Work to complete: Each of the entries should be retyped precisely as it appears.

[[ Input data, beginning ]]

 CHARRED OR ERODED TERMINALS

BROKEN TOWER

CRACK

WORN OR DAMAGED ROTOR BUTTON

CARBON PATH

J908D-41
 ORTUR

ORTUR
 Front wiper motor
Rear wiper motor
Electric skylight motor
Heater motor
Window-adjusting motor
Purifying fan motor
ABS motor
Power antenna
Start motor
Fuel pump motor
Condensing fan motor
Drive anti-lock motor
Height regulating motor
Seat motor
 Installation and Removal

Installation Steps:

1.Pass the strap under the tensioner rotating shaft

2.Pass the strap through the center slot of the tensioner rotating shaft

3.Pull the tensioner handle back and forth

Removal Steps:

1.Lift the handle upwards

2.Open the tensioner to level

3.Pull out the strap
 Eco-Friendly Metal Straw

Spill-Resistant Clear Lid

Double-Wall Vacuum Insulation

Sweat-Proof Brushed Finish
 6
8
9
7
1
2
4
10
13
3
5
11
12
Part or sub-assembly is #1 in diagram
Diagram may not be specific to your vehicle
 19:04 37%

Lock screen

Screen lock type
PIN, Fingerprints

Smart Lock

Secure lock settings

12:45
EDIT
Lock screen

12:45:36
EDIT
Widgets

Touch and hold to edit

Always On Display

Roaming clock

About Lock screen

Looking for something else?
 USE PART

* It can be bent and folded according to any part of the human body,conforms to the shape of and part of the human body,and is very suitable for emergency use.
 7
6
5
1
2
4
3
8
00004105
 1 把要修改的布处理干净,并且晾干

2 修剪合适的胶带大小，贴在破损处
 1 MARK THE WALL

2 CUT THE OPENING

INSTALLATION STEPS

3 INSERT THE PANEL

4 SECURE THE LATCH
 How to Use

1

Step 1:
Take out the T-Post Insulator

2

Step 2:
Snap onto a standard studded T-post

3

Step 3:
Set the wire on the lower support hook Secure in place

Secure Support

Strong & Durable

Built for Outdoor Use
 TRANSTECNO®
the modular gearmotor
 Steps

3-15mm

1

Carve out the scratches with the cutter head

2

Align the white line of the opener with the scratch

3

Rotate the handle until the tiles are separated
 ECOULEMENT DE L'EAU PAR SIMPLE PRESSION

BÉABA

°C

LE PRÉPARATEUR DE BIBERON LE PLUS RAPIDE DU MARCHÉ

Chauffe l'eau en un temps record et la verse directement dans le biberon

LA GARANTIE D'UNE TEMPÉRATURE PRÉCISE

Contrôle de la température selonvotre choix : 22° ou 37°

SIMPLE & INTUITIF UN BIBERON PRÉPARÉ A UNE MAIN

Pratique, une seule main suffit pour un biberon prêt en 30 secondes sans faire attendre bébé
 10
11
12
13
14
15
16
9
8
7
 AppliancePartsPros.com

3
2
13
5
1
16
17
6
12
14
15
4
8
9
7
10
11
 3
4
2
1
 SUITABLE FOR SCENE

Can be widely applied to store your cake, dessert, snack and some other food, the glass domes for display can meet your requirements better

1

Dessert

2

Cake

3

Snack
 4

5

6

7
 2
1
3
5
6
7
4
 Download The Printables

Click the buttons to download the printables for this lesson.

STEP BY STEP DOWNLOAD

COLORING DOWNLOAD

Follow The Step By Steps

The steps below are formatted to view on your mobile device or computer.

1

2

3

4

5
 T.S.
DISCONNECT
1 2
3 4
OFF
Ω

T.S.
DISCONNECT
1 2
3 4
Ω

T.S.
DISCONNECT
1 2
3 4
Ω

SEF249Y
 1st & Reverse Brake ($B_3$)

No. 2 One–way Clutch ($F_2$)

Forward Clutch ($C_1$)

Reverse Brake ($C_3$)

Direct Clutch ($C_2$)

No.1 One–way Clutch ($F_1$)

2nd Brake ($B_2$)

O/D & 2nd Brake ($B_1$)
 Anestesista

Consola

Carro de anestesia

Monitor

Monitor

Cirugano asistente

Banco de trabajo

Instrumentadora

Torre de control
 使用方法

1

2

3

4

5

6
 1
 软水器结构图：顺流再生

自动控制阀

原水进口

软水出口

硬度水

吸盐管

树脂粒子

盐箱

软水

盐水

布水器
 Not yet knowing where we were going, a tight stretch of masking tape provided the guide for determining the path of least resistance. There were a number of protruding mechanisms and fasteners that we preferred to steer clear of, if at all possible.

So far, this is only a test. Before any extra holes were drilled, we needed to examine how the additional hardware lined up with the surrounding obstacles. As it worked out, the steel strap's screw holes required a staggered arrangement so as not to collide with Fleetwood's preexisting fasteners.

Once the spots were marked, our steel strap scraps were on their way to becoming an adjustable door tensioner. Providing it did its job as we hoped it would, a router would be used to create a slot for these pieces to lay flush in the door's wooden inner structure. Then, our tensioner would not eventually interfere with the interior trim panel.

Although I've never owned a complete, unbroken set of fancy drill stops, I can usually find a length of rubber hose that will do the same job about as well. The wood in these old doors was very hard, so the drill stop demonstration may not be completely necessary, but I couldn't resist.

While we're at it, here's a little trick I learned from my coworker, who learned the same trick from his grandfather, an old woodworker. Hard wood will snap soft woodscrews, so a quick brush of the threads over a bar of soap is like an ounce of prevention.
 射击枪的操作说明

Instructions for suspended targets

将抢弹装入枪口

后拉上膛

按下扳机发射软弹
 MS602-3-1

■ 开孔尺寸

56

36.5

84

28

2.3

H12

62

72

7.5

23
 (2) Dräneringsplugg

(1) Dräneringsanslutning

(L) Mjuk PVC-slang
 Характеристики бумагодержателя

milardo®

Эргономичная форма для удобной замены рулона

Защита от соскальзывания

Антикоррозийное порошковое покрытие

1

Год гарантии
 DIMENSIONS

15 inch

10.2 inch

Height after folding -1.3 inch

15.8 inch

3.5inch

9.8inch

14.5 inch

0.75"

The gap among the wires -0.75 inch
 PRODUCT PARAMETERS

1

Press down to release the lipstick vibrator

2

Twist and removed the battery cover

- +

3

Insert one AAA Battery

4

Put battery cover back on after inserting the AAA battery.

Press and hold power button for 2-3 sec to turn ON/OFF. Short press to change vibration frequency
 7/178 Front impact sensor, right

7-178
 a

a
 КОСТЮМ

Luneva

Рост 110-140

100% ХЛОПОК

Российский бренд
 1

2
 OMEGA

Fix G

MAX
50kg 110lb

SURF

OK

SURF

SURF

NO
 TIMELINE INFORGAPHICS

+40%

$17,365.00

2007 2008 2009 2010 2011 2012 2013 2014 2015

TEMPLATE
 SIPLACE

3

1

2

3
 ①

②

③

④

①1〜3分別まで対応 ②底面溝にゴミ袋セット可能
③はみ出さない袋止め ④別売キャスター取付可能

[[ Input data, end ]]

Solution:
 CHARRED OR ERODED TERMINALS

BROKEN TOWER

CRACK

WORN OR DAMAGED ROTOR BUTTON

CARBON PATH

J908D-41
 ORTUR

ORTUR
 Front wiper motor
Rear wiper motor
Electric skylight motor
Heater motor
Window-adjusting motor
Purifying fan motor
ABS motor
Power antenna
Start motor
Fuel pump motor
Condensing fan motor
Drive anti-lock motor
Height regulating motor
Seat motor
 Installation and Removal

Installation Steps:

1.Pass the strap under the tensioner rotating shaft

2.Pass the strap through the center slot of the tensioner rotating shaft

3.Pull the tensioner handle back and forth

Removal Steps:

1.Lift the handle upwards

2.Open the tensioner to level

3.Pull out the strap
 Eco-Friendly Metal Straw

Spill-Resistant Clear Lid

Double-Wall Vacuum Insulation

Sweat-Proof Brushed Finish
 6
8
9
7
1
2
4
10
13
3
5
11
12
Part or sub-assembly is #1 in diagram
Diagram may not be specific to your vehicle
 19:04 37%

Lock screen

Screen lock type
PIN, Fingerprints

Smart Lock

Secure lock settings

12:45
EDIT
Lock screen

12:45:36
EDIT
Widgets

Touch and hold to edit

Always On Display

Roaming clock

About Lock screen

Looking for something else?
 USE PART

* It can be bent and folded according to any part of the human body,conforms to the shape of and part of the human body,and is very suitable for emergency use.
 7
6
5
1
2
4
3
8
00004105
 1 把要修改的布处理干净,并且晾干

2 修剪合适的胶带大小，贴在破损处
 1 MARK THE WALL

2 CUT THE OPENING

INSTALLATION STEPS

3 INSERT THE PANEL

4 SECURE THE LATCH
 How to Use

1

Step 1:
Take out the T-Post Insulator

2

Step 2:
Snap onto a standard studded T-post

3

Step 3:
Set the wire on the lower support hook Secure in place

Secure Support

Strong & Durable

Built for Outdoor Use
 TRANSTECNO®
the modular gearmotor
 Steps

3-15mm

1

Carve out the scratches with the cutter head

2

Align the white line of the opener with the scratch

3

Rotate the handle until the tiles are separated
 ECOULEMENT DE L'EAU PAR SIMPLE PRESSION

BÉABA

°C

LE PRÉPARATEUR DE BIBERON LE PLUS RAPIDE DU MARCHÉ

Chauffe l'eau en un temps record et la verse directement dans le biberon

LA GARANTIE D'UNE TEMPÉRATURE PRÉCISE

Contrôle de la température selonvotre choix : 22° ou 37°

SIMPLE & INTUITIF UN BIBERON PRÉPARÉ A UNE MAIN

Pratique, une seule main suffit pour un biberon prêt en 30 secondes sans faire attendre bébé
 10
11
12
13
14
15
16
9
8
7
 AppliancePartsPros.com

3
2
13
5
1
16
17
6
12
14
15
4
8
9
7
10
11
 3
4
2
1
 SUITABLE FOR SCENE

Can be widely applied to store your cake, dessert, snack and some other food, the glass domes for display can meet your requirements better

1

Dessert

2

Cake

3

Snack
 4

5

6

7
 2
1
3
5
6
7
4
 Download The Printables

Click the buttons to download the printables for this lesson.

STEP BY STEP DOWNLOAD

COLORING DOWNLOAD

Follow The Step By Steps

The steps below are formatted to view on your mobile device or computer.

1

2

3

4

5
 T.S.
DISCONNECT
1 2
3 4
OFF
Ω

T.S.
DISCONNECT
1 2
3 4
Ω

T.S.
DISCONNECT
1 2
3 4
Ω

SEF249Y
 1st & Reverse Brake ($B_3$)

No. 2 One–way Clutch ($F_2$)

Forward Clutch ($C_1$)

Reverse Brake ($C_3$)

Direct Clutch ($C_2$)

No.1 One–way Clutch ($F_1$)

2nd Brake ($B_2$)

O/D & 2nd Brake ($B_1$)
 Anestesista

Consola

Carro de anestesia

Monitor

Monitor

Cirugano asistente

Banco de trabajo

Instrumentadora

Torre de control
 使用方法

1

2

3

4

5

6
 1
 软水器结构图：顺流再生

自动控制阀

原水进口

软水出口

硬度水

吸盐管

树脂粒子

盐箱

软水

盐水

布水器
 Not yet knowing where we were going, a tight stretch of masking tape provided the guide for determining the path of least resistance. There were a number of protruding mechanisms and fasteners that we preferred to steer clear of, if at all possible.

So far, this is only a test. Before any extra holes were drilled, we needed to examine how the additional hardware lined up with the surrounding obstacles. As it worked out, the steel strap's screw holes required a staggered arrangement so as not to collide with Fleetwood's preexisting fasteners.

Once the spots were marked, our steel strap scraps were on their way to becoming an adjustable door tensioner. Providing it did its job as we hoped it would, a router would be used to create a slot for these pieces to lay flush in the door's wooden inner structure. Then, our tensioner would not eventually interfere with the interior trim panel.

Although I've never owned a complete, unbroken set of fancy drill stops, I can usually find a length of rubber hose that will do the same job about as well. The wood in these old doors was very hard, so the drill stop demonstration may not be completely necessary, but I couldn't resist.

While we're at it, here's a little trick I learned from my coworker, who learned the same trick from his grandfather, an old woodworker. Hard wood will snap soft woodscrews, so a quick brush of the threads over a bar of soap is like an ounce of prevention.
 射击枪的操作说明

Instructions for suspended targets

将抢弹装入枪口

后拉上膛

按下扳机发射软弹
 MS602-3-1

■ 开孔尺寸

56

36.5

84

28

2.3

H12

62

72

7.5

23
 (2) Dräneringsplugg

(1) Dräneringsanslutning

(L) Mjuk PVC-slang
 Характеристики бумагодержателя

milardo®

Эргономичная форма для удобной замены рулона

Защита от соскальзывания

Антикоррозийное порошковое покрытие

1

Год гарантии
 DIMENSIONS

15 inch

10.2 inch

Height after folding -1.3 inch

15.8 inch

3.5inch

9.8inch

14.5 inch

0.75"

The gap among the wires -0.75 inch
 PRODUCT PARAMETERS

1

Press down to release the lipstick vibrator

2

Twist and removed the battery cover

- +

3

Insert one AAA Battery

4

Put battery cover back on after inserting the AAA battery.

Press and hold power button for 2-3 sec to turn ON/OFF. Short press to change vibration frequency
 7/178 Front impact sensor, right

7-178
 a

a
 КОСТЮМ

Luneva

Рост 110-140

100% ХЛОПОК

Российский бренд
 1

2
 OMEGA

Fix G

MAX
50kg 110lb

SURF

OK

SURF

SURF

NO
 TIMELINE INFORGAPHICS

+40%

$17,365.00

2007 2008 2009 2010 2011 2012 2013 2014 2015

TEMPLATE
 SIPLACE

3

1

2

3
 ①

②

③

④

①1〜3分別まで対応 ②底面溝にゴミ袋セット可能
③はみ出さない袋止め ④別売キャスター取付可能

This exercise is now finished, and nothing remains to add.